Bloomberg Businessweek referred to the announcement as Zen and the Art of Crass Marketing, which is surprising since I never really thought of the business press, or indeed the business world generally, as having high moral standards if there was a buck to be made. When you consider that it was big business that sank the country, and the world, into a global recession, then getting a bailout from us, while still collecting their bonuses, I have had time swallowing Bloomberg’s assertion that this is the line that business dare not cross, that this is the one going too far into crassness. If anything, this is pretty harmless and funny.
The ABC News Report is slightly more balanced, and reveals that these “new fruit-flavored cans mark Hello Kitty’s second entry into the world of alcohol. Previously, Hello Kitty wines were licensed in Asia, Europe and the United States.”

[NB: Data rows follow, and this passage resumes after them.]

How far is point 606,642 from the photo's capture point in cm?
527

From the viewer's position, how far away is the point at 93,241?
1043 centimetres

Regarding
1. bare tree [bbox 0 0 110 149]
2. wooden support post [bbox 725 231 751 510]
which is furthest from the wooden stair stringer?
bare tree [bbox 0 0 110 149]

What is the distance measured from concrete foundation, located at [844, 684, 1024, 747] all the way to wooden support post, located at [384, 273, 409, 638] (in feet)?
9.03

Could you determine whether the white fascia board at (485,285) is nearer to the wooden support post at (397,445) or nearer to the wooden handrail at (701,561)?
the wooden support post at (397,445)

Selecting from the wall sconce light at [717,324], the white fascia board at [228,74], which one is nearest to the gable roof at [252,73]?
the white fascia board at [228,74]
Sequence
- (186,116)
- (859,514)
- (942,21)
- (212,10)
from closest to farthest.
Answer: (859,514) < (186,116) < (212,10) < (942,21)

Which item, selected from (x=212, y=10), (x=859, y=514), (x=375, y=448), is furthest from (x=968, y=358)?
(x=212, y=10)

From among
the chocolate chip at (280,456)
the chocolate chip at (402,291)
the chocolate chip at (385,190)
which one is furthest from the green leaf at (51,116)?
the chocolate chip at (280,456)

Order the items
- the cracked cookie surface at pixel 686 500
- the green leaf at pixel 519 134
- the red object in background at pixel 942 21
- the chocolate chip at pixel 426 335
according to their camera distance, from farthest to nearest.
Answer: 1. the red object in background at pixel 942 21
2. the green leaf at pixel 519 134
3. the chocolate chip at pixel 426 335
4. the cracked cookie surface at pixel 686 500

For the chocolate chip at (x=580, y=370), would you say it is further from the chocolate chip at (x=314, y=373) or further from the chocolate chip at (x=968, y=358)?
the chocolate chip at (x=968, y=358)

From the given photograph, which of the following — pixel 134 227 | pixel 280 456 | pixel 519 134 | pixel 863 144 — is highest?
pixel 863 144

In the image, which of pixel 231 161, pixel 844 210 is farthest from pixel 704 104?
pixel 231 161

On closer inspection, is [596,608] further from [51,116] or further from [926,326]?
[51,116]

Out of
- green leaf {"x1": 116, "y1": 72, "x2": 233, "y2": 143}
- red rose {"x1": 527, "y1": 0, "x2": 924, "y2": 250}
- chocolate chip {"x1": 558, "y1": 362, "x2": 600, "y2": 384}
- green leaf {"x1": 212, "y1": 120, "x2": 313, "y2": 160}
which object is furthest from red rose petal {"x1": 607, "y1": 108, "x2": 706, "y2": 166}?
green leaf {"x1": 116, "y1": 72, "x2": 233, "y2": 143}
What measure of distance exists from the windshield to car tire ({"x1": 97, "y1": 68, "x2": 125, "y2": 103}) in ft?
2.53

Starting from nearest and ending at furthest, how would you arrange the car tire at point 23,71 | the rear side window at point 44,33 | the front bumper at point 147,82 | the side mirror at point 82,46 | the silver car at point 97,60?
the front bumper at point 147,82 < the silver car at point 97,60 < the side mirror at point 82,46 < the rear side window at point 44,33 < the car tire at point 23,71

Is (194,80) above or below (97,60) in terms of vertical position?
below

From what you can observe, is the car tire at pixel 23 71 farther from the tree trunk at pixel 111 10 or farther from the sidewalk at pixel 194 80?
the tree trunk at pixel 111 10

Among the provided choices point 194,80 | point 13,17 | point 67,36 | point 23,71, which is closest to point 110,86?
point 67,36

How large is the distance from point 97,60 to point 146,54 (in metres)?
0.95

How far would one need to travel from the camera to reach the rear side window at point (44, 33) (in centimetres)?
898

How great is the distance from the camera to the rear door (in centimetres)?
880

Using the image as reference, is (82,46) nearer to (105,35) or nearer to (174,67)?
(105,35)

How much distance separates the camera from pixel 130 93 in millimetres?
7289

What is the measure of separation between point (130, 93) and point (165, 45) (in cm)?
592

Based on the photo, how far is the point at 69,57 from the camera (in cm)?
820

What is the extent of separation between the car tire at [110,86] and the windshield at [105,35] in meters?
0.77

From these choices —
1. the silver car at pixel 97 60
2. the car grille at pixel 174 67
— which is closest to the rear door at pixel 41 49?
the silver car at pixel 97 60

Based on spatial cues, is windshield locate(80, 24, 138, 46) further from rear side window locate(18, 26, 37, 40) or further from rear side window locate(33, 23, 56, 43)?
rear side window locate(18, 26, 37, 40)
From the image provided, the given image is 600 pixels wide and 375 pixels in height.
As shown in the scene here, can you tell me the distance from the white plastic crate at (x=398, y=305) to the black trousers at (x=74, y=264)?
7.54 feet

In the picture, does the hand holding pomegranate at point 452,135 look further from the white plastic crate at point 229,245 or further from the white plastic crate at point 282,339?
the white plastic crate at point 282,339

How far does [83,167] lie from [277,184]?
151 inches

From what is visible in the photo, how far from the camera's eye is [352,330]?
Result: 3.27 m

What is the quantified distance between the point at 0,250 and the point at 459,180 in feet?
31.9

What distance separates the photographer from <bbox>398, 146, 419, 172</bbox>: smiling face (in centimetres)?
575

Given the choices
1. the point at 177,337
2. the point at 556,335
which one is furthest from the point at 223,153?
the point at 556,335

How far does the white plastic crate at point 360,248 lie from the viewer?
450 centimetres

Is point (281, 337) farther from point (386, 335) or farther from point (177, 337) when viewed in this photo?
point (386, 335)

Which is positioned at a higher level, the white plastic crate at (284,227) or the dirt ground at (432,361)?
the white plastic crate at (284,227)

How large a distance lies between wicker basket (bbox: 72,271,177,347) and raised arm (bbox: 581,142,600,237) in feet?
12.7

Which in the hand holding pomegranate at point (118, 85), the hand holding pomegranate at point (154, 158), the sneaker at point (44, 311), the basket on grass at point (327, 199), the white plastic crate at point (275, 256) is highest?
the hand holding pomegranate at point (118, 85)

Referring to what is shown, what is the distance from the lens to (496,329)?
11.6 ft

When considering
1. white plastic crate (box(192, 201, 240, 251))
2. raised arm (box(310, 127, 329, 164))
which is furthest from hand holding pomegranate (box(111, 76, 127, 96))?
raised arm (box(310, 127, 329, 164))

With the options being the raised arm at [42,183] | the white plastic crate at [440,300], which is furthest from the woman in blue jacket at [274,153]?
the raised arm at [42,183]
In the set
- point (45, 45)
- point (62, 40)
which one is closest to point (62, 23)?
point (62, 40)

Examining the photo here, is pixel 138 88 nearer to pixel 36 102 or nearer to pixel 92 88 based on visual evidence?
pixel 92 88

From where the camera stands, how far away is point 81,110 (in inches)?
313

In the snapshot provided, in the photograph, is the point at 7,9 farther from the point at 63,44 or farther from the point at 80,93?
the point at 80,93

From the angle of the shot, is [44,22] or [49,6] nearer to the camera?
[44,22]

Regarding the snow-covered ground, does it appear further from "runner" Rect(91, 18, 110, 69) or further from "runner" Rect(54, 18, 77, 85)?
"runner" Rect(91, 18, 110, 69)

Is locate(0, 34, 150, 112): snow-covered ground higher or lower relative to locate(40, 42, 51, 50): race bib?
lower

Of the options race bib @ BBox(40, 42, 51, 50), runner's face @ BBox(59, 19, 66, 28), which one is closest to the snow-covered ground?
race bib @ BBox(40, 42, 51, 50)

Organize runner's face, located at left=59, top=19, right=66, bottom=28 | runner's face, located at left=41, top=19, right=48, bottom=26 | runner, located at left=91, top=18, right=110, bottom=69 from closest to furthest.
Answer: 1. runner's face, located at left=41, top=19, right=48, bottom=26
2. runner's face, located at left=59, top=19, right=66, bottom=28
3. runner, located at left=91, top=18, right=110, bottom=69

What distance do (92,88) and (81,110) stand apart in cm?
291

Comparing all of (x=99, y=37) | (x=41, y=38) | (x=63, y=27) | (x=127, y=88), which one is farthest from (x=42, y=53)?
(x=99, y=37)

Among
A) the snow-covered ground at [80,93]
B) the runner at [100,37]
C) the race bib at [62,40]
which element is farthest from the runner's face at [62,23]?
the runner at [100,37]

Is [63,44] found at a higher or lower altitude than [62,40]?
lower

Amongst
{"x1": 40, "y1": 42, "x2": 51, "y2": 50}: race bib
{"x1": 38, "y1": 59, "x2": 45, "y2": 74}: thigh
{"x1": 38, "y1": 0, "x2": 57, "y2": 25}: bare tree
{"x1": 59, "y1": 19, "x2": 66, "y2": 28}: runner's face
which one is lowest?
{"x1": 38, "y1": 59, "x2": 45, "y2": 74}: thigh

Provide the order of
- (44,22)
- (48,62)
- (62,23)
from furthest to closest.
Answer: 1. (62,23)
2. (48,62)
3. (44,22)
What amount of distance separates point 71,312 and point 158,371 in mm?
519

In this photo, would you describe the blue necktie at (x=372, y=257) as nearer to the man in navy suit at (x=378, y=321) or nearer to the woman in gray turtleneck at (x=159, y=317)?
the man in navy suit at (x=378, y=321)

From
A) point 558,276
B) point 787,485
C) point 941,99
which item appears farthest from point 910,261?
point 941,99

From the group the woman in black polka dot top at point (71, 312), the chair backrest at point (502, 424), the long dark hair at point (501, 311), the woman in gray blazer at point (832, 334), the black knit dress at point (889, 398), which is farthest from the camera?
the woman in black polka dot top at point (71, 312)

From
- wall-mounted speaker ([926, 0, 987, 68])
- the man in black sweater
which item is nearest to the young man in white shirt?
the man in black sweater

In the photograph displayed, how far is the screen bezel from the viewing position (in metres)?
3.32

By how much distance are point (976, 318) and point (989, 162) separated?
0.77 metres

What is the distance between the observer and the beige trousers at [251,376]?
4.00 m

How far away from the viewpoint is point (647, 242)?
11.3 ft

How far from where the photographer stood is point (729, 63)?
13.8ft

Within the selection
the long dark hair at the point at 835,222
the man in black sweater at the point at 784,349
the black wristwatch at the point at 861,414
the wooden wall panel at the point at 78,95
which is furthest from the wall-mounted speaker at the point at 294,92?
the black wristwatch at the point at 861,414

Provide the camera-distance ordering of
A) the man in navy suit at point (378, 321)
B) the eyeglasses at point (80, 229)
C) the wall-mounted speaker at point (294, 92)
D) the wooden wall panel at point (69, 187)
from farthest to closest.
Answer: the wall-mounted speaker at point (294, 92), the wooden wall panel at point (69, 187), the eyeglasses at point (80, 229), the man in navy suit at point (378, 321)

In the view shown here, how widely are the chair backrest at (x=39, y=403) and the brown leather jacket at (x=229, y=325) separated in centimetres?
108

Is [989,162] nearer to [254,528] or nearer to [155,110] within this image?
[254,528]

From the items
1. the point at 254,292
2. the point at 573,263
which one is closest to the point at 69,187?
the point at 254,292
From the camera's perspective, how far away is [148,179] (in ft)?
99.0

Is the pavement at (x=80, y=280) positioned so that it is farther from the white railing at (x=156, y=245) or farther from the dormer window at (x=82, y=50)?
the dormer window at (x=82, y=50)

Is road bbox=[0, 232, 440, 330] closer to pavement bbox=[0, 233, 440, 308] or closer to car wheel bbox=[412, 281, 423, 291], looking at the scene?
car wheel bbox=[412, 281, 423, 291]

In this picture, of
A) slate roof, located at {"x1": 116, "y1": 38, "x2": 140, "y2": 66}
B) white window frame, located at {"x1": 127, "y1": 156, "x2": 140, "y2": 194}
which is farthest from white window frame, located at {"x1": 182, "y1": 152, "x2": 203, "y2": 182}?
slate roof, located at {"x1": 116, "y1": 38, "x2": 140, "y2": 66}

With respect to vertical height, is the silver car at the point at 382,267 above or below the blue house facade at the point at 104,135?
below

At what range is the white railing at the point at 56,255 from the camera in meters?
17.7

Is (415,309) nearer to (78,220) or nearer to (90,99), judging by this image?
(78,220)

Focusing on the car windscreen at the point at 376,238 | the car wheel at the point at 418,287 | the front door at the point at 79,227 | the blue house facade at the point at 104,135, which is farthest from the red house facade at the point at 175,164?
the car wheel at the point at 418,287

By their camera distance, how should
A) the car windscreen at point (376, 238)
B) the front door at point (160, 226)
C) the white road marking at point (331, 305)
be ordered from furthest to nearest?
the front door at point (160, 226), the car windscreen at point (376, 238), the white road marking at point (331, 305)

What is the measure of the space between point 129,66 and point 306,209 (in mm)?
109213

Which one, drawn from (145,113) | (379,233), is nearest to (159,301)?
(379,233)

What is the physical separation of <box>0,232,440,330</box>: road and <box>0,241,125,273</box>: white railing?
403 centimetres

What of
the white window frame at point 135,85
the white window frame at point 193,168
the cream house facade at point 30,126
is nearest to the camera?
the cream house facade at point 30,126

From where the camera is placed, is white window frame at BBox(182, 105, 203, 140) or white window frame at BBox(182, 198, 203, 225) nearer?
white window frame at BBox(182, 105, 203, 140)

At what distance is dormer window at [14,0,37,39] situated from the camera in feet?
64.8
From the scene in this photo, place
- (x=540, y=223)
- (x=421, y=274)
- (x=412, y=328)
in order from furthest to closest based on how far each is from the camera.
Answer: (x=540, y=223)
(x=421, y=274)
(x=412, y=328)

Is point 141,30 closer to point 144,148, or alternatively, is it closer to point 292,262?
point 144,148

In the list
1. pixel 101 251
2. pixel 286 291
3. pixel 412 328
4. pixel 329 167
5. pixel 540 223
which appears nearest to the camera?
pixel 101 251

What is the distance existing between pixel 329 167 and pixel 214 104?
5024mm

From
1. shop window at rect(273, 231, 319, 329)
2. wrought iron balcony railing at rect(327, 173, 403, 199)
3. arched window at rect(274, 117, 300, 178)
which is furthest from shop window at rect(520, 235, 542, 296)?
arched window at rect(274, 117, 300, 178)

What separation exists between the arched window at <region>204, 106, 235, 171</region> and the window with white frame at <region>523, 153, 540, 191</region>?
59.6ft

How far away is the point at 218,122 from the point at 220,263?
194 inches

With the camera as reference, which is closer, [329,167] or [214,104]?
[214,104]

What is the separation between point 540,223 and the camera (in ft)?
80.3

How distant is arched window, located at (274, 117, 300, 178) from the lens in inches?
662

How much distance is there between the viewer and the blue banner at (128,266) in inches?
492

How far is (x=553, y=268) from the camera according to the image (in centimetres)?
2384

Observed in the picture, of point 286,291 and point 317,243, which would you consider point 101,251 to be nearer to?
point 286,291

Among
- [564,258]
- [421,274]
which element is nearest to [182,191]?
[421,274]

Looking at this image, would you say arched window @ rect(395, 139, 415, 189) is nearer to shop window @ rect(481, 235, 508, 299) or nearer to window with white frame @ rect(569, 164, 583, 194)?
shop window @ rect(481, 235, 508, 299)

I can’t say any of them look particularly good, but one thing most news accounts overlooked is that the beer is actually only 2.3% a.b.v., making them session beers, and actually the opposite of the evil Bloomberg makes them out to be. Also, Kotaku, reviewing the beers, describes them as “closest to Chimay but with stronger fruit flavorings. The fruit isn’t a note or a sense in these beverages but instead the overpowering star of it all.” That’s hard to swallow, but then I haven’t actually tried them and it’s likely I won’t ever have the chance to, not that it will keep me up at night. Still, an odd and twisted development.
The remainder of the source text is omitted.